Time to give thanks for Christ's sacrifice


This weekend marks the mid-point of the 40 days of Lent. And on this middle Sunday of that journey, Orthodox Christians around the world focus on the Holy Cross.


At tonight's service, a special cross decorated with flowers will be brought from the altar of each church and placed in the middle of the sanctuary. Over the coming week, the faithful will bow before it as we enter and leave, making three prostrations and kissing it with reverence.

To any outside observer, especially one coming from a more intellectualized and less incarnational form of modern Christianity, this physical ritual probably seems odd and uncomfortable. Bowing. Kneeling. Kissing things. It all sounds so primitive.

Contemporary Christianity has become rather abstract and immaterial (even anti-material) in its worship. Beautiful decor (even beauty itself) is suspect as a potential seduction of the devil. So, plain white walls. No altar (no need, because no Eucharist). Maybe a cross, as long as it's not too pretty or distracting. Such are the aesthetics of now.

By contrast, the physical and sensory worship of an earlier age seems foreign. But I was reminded how normal it once was when I recently came across a passage from the second-century writer Tertullian about another physical gesture of prayer many Christians no longer know: the sign of the cross.

In a document called "De Corona" ("On Crowns"), this North African Christian addresses a novel assertion made by some Christians that only practices explicitly mandated by Scripture need be followed.

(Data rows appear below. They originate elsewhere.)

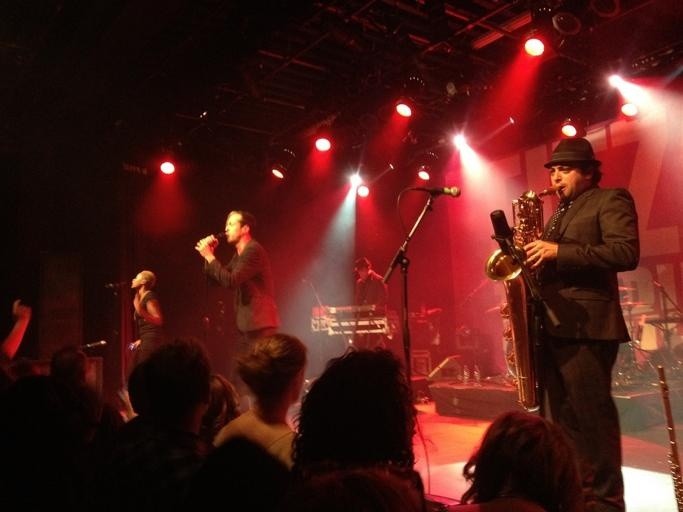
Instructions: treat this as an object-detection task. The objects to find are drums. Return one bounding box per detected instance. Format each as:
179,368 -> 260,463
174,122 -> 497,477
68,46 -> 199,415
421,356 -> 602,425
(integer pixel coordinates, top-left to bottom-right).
635,322 -> 668,350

He counters that many ancient practices are passed down by tradition, without scriptural mention. One is described thusly: "At every forward step and movement, at every going in and out, when we put on our clothes and shoes, when we bathe, when we sit at table, when we light the lamps, on couch, on seat, in all the ordinary actions of daily life, we trace upon the forehead the sign (of the Cross)."

That Tertullian takes for granted the universality of this sign (to which no opponent could object) shows how common it was to his age. I'll add this to my apology against those who object that this sign is unbiblical, because not mandated by Scripture.

After all, many things are biblical, without being in the Bible. For example, the Bible nowhere says Christians should wear crosses around their necks (another ancient tradition). Yet, many who criticize the sign of the cross wear crosses.

So, prostrations, signing the cross -- or any act of prayer that incorporates soul and body together -- may seem foreign, but are no more unbiblical than all those Bible passages about people falling down in reverence before the very presence of God.

And that's what ultimately makes prostrations before the cross so meaningful: the opportunity to offer an unreserved act of worship, with our entire being, to the one who died on it to save us.